» **抜粋**:
.....

【キーポイント】
doi:10.1007/s00024-023-03296-w
地震モーメントテンソルのカタログには、地震の空間位置、発生時刻、マグニチュード、断層メカニズムに関する情報が含まれており、ルーチン解析によって日々発生する新たな地震の情報が蓄積されていっている。これまで地震学者は、地震学的知見や地震活動の履歴を考慮しつつ、日々の地震活動プロットした地図から、地域ごとの特徴的な地震活動やその時間的変動、地震間の類似性など、現在進行中の地震活動の特徴を把握をしてきた。しかし長期ルーチン解析によりモーメントテンソルカタログは膨大ものとなっており、職人的な手法から脱却する必要がでてきている。本研究では、地震学者が直感的に捉えてきた地震活動のイメージを客観的に取得し、地震メカニズムの空間的・時間的特性に関する知見を得ることを目的とし、次元削減を用いた探索的データ解析をモーメントテンソルカタログに適用し、このアプローチの有用性を調べた。
解析対象は、防災科研F-netのルーチン解析で得られている2003~2019年までの計15,812イベントのモーメントテンソル解である。次元削減手法は線形(例えば主成分分析)と非線形(例えば自己組織化マップやt-SNE)に分けられる。不均質かつ不連続な地震分布を考慮して、ここではグラフベースの非線形次元削減手法の一つであるUMAPを用いた。グラフベースの非線形次元削減手法は、データの局所的な構造や非線形性を保持しながら高次元データを低次元空間に写像することができ、この低次元空間を詳しく調べることで元データの基本構造を理解することにつながる。F-netモーメントテンソルカタログの震源パラメータのうち、地震の空間位置(緯度、経度、震源深さ)およびsource-mechanism diagram情報を、UMAPによって2次元空間に埋め込んだ。

.....

» **取り組む課題**:
(1) 地震カタログについての抜粋では、次元削減の方法としてなぜUMAPを選んでいますか。本文に書かれている理由を1～3文で説明してください。
(2) 地震カタログについての抜粋を、最後の文のあとから書き続けてください。

» **元データ**:
.....

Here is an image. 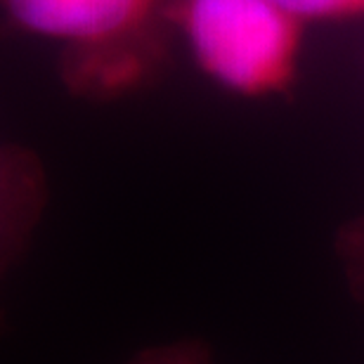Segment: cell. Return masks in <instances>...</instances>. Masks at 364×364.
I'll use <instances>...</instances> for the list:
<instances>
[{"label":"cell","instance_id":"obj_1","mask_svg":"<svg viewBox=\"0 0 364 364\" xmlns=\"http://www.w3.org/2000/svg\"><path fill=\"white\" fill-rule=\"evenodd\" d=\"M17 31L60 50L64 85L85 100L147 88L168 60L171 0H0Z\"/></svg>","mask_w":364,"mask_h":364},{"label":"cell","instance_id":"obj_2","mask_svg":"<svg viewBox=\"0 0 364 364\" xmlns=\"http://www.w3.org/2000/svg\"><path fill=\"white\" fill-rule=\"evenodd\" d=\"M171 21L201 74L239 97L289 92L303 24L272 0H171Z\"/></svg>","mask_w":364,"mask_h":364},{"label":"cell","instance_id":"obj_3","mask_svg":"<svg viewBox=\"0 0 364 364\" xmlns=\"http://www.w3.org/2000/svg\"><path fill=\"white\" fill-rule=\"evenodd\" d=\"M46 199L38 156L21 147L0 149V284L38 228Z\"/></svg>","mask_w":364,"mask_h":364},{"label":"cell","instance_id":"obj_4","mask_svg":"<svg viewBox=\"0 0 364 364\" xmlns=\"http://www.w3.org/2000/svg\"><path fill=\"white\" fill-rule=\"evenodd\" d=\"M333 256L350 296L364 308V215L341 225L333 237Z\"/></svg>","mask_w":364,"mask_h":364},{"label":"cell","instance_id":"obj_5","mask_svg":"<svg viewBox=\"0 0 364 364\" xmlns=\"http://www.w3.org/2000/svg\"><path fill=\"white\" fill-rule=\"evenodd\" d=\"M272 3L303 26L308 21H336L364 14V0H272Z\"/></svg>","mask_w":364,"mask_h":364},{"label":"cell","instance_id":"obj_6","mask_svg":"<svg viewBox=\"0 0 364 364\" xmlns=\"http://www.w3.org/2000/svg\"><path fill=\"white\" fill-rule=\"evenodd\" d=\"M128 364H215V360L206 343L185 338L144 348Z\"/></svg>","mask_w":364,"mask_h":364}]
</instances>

.....

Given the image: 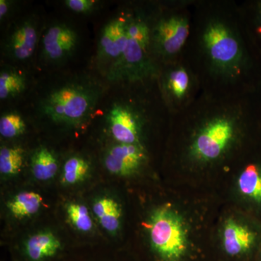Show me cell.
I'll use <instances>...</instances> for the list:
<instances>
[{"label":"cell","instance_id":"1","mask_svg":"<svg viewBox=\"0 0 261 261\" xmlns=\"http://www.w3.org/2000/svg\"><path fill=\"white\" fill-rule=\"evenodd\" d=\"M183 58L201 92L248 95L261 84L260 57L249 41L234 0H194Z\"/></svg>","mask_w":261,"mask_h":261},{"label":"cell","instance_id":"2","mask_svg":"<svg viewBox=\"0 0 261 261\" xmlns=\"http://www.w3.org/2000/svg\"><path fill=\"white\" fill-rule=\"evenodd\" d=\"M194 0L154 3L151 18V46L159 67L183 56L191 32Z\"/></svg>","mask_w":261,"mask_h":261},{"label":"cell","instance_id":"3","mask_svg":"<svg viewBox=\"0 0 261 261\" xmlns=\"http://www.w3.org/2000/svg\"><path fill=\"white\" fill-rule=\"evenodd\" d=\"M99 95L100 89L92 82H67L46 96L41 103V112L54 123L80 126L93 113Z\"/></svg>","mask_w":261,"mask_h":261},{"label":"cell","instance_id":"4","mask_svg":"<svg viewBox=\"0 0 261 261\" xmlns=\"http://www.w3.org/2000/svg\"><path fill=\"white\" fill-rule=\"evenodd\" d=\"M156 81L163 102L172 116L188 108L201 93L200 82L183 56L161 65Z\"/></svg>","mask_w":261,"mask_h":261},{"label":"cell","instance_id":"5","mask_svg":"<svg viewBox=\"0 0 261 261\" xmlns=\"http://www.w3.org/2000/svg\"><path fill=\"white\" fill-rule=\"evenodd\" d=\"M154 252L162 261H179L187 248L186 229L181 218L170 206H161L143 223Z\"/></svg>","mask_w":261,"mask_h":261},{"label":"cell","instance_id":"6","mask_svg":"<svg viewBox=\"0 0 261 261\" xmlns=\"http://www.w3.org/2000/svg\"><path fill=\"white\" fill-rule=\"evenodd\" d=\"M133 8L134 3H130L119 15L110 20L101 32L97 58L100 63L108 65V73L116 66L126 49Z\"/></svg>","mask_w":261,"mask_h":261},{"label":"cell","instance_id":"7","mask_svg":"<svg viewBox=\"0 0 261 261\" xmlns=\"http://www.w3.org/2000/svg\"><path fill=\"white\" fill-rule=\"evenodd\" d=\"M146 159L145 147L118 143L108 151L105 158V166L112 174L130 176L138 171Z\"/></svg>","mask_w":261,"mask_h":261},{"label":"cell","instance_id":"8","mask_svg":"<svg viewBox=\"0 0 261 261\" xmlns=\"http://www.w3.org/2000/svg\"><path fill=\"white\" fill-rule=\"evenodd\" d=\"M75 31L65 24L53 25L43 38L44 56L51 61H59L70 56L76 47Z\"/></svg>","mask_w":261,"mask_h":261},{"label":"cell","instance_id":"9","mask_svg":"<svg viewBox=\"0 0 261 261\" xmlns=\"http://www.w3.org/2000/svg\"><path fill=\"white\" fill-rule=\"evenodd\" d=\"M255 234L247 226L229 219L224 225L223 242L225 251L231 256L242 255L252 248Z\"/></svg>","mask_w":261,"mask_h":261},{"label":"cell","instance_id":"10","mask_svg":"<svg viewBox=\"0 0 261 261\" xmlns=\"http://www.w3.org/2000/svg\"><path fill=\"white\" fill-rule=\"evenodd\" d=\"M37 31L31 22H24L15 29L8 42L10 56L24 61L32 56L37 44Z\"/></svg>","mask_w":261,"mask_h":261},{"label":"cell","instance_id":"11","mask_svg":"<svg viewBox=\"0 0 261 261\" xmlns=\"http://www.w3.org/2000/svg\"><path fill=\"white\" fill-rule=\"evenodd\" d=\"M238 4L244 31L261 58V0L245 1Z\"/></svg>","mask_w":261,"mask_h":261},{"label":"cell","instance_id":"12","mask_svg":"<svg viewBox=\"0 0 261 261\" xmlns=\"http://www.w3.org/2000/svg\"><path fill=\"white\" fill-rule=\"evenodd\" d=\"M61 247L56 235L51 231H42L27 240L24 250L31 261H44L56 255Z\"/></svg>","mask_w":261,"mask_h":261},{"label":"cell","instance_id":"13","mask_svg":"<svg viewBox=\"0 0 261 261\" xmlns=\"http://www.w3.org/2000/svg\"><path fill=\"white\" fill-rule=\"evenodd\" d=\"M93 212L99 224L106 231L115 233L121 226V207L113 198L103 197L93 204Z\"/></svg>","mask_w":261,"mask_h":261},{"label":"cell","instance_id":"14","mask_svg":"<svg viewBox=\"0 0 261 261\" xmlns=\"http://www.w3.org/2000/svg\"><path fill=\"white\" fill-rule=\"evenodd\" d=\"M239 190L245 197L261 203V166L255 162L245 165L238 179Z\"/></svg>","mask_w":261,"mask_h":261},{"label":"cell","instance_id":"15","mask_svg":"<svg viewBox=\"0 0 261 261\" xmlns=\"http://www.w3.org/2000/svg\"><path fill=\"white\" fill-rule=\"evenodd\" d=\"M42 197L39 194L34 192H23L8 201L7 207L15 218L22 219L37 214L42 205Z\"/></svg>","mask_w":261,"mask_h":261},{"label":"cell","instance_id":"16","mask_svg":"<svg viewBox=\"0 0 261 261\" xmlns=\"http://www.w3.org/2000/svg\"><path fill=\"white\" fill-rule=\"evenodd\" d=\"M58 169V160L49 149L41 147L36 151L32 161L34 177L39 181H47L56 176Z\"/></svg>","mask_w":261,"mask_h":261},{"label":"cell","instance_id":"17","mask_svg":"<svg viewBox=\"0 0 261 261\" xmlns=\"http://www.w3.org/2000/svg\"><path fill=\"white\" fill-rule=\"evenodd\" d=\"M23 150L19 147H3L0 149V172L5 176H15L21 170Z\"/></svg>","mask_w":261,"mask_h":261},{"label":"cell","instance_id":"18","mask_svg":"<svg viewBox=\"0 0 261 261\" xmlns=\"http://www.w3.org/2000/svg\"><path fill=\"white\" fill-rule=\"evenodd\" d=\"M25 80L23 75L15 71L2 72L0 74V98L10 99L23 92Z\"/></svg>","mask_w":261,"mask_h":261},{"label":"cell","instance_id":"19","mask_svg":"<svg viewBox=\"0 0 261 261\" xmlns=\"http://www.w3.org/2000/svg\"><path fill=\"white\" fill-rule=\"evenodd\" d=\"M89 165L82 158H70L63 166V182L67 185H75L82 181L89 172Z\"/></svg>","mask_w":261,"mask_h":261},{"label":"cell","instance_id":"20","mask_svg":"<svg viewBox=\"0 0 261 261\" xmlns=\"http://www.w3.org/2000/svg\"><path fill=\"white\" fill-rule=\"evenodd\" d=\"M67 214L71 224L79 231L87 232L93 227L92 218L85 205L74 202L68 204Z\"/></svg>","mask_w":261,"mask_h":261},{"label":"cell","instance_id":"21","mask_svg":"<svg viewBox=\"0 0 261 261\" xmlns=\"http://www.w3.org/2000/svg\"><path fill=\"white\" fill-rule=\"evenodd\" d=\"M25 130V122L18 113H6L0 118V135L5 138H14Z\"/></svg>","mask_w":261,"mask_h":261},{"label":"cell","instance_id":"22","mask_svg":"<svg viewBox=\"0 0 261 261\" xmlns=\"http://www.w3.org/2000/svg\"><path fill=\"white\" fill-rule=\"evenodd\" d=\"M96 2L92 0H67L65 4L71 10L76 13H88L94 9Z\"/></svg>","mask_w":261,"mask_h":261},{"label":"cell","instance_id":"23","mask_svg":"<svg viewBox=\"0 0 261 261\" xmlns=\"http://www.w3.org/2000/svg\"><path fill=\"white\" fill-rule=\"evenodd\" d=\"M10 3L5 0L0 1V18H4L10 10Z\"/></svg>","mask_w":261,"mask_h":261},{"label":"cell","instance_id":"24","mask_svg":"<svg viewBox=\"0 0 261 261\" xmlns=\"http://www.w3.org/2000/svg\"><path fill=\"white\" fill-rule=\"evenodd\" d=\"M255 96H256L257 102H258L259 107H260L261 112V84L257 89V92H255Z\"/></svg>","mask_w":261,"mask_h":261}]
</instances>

.....

» **課題ごとの答え**:
(1) 地震の分布が不均質で、しかも不連続であることを考えて、グラフベースの非線形次元削減手法の一つであるUMAPが選ばれました。この種の手法は、データの局所的な構造や非線形性を保ったまま、高次元のデータを低次元の空間に写すことができます。

(2)
2次元空間の埋め込みマップ上では、東日本と西日本の地震が別々に分布しており、さらに各地域の特徴的な断層運動メカニズムや震源深さを反映して地震が埋め込まれる。埋め込みマップ上の距離は地震の類似度として用いることができる。本研究は、次元削減を用いたデータ可視化が地震メカニズムの地域特性を直感的かつ客観的に理解するために有用であることを示した。また埋め込みマップは、地域の地震活動の時間変化を可視化したり、過去イベントとの類似検索を行ったりすることにも利用できることも示した。
本研究は、文部科学省の情報科学を活用した地震調査研究プロジェクト(STAR-Eプロジェクト)JPJ010217の助成を受けたものです。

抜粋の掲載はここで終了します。